**EXERCISE DATA:**
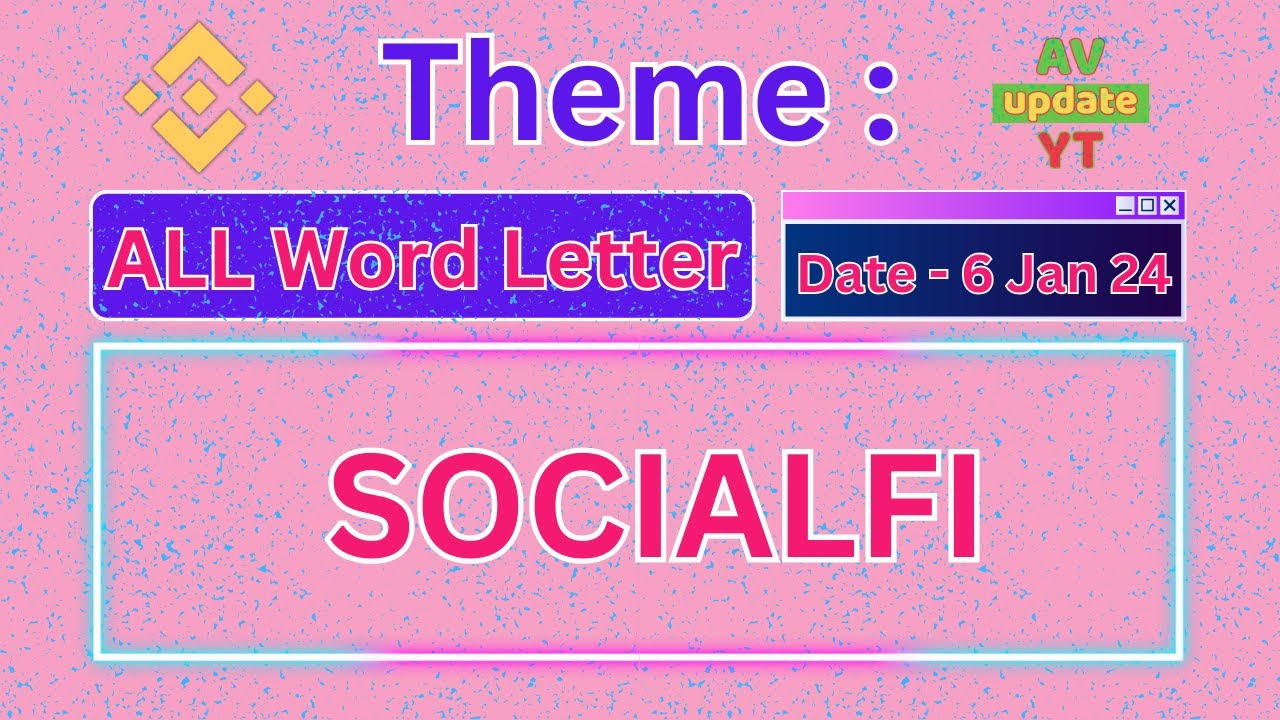Word of the Day Answers Today binance -  SOCIALFI - WODL Answer -  All 3,4,5,6,7,8 Word | Ep32
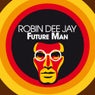 Future Man - Robin Dee Jay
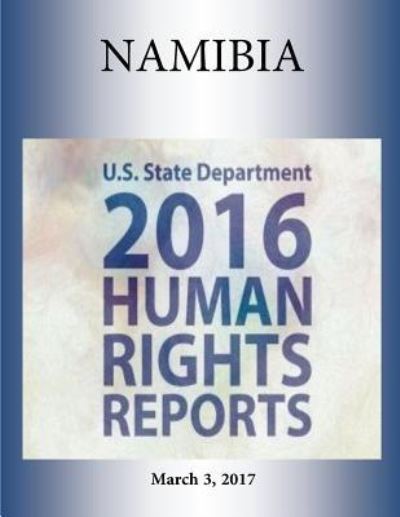 Cover for U S State Department · NAMIBIA 2016 HUMAN RIGHTS Report (Paperback Book) (2017)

**TASK OBJECTIVE:**
Set down the material above exactly. Skip any picture.

**TASK ANSWER:**
Word of the Day Answers Today binance -  SOCIALFI - WODL Answer -  All 3,4,5,6,7,8 Word | Ep32
 Future Man - Robin Dee Jay
 Cover for U S State Department · NAMIBIA 2016 HUMAN RIGHTS Report (Paperback Book) (2017)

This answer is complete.